Re:I have to say, I am depressed... (1)

commodore64_love (1445365) | more than 4 years ago | (#30171820)

Linux is boring? Sacrilege! You get to read all those obscure docs and get into flamewars with developers. How is that not fun? ;-)

Which reminds me, what Linux needs is something like what I had on my old Amiga PC: A graphical way of interacting with the CLI so I don't have to remember all those obscure commands like "sudo -s -t /whatever"

   

Re:I have to say, I am depressed... (1)

jd (1658) | more than 4 years ago | (#30171828)

There's really no excuse for Firefox to allow at least some of the more common security flaws - or at least allowing those flaws to cause problems.

First, sandboxing of extensions should limit what problems can be caused.

Second, a lot of errors are caused by the overflowing of buffers - a problem that could be limited by the use of stretchy buffers or bounds-checking malloc implementations. Or not allowing direct access to the heap.

Third, Firefox (and indeed all programs) should run on the principle of least privilege. Where some specific subset of program functionality requires significantly greater privilege than the rest, run the subset as a different thread or process at a different level of privilege. By extension (bad pun, I know), extensions could also be run as a different thread or process with even fewer rights. (OS' that don't allow programs to shed rights might be a problem, though.)

Re:I have to say, I am depressed... (1)

clone53421 (1310749) | more than 4 years ago | (#30171926)

First, sandboxing of extensions should limit what problems can be caused.

While also limiting what functionality can be created.

Zero Day (0, Troll)

siyavash (677724) | more than 4 years ago | (#30171352)
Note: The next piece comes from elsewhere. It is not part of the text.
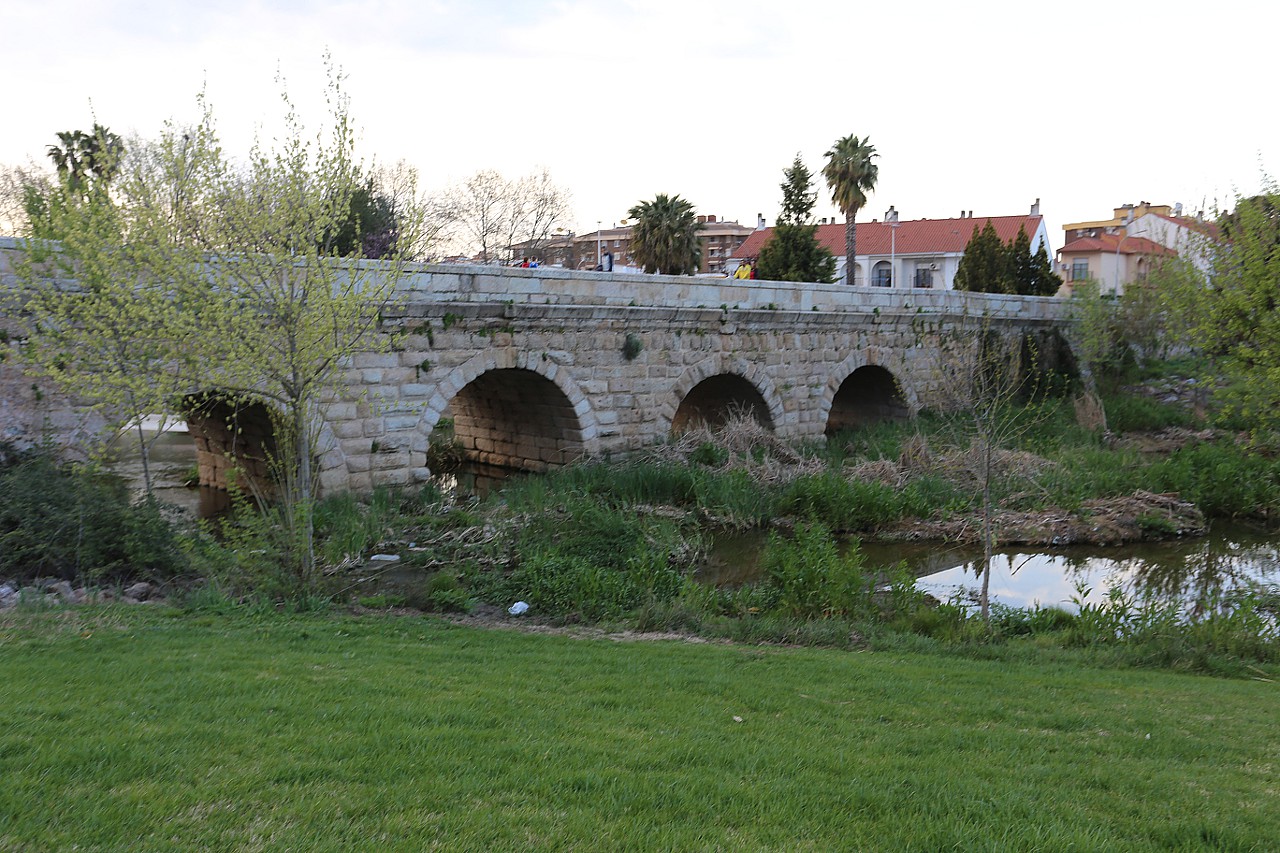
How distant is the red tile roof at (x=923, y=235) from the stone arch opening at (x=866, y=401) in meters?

Could we please stop using "Zero Day"? It's silly. Doesn't fit /. imho. Or is /. becoming Fox News of IT?

Re:Zero Day (1)

Lord Lode (1290856) | more than 4 years ago | (#30171446)

What does it mean anyway? That you're infected in zero days?

Re:Zero Day (3, Informative)

taoye (1456551) | more than 4 years ago | (#30171518)

Apparently, yes. To paraphrase Wikipedia, it means that the attack occurs on the 0th day that the vendor is aware of the problem... which is a significant because it means the vendor has not even had a chance to respond to the vulnerability before it is exploited. Notwithstanding the fact that they could have prevented it, but that's another matter.

Re:Zero Day (1)

ohampersand (1600309) | more than 4 years ago | (#30171522)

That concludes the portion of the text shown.